• _Поставленная задача_: Верни дословно отрывок текста о декабристах от слов «И еще одна логичная» до слов «сомнение в средствах.».

• _Документ_:
Но в то же время они собирались выждать, избежать кровопролития.

Каховскому и Якубовичу Рылеев предлагал убить царя, но временами сомневался в пользе цареубийства и желал, чтобы Николай с семьей покинул дворец.

Накануне говорил: «Я уверен, что погибнем» (Одоевский восклицал: «Ах, как славно мы умрем!»), но тут же: «может быть, мечты наши сбудутся!»

14 декабря 3 тысячи человек вышли, заняли позицию, могли сделать многое - и, простояв на месте пять часов, погибли…

Та же «несообразность» и в первом показании Рылеева: Трубецкой подвел, но если бы вышел - не пролилась бы кровь…

И еще одна логичная нелогичность: вечером 14 декабря Рылеев посылал Оржицкого предупредить южан об измене Трубецкого и Якубовича, но через несколько часов объявил следствию о существовании Южного общества.

На допросе мы видим то же, что и на площади. Уверенность в целях, сомнение в средствах.

Историки много пишут о дворянской ограниченности, хрупкой дворянской революционности, породившей это сомнение. Конечно, трудно оправдать сомнение, когда люди уже выведены, когда в дело втянуты тысячи солдат.

Сомнение гибельно, но полное отсутствие сомнений, может быть, не менее гибельно, ибо исключает обдумывание, серьезное размышление. Колебания декабристов оставили потомкам не только отрицательное поучение («вот как не надо делать»); отсюда же начиналось позитивное («вот о чем надо думать»). Если серьезные и смелые люди погибли вследствие своих излишних сомнений и колебаний, значит, дело не просто. Пусть в трагической форме, но важнейший вопрос о соотношении революционных целей и средств, о методах, способах освобождения был декабристами поставлен. «Мы своей неудачей научим других»: научим и драться, и думать…

Но какова же связь этих колебаний с тем, что Рылеев «всех виновных выдал»?

Еще раз заметим: названы только основные, формальные члены общества, главные ответчики за все. Вероятно, вечером 14-го, перед арестом, они успели на квартире Рылеева поговорить о том, как вести себя на суде, и условились раскрыть высокие цели, которыми это общество руководствовалось. Весьма характерно, что почти никто не думал бежать: это не по-товарищески, нельзя, чтобы за одного отвечали другие. Заварили кашу - надо самим расхлебывать (эти мотивы известны по многим декабристским мемуарам).

Итак, члены общества отвечают за все.

• _Предоставленный список_:
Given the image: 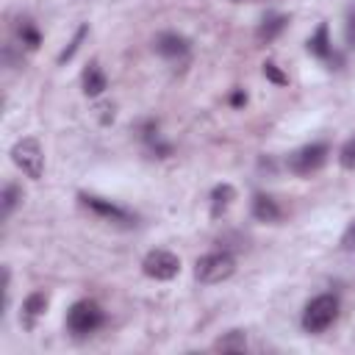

• _Ответ_:
И еще одна логичная нелогичность: вечером 14 декабря Рылеев посылал Оржицкого предупредить южан об измене Трубецкого и Якубовича, но через несколько часов объявил следствию о существовании Южного общества.

На допросе мы видим то же, что и на площади. Уверенность в целях, сомнение в средствах.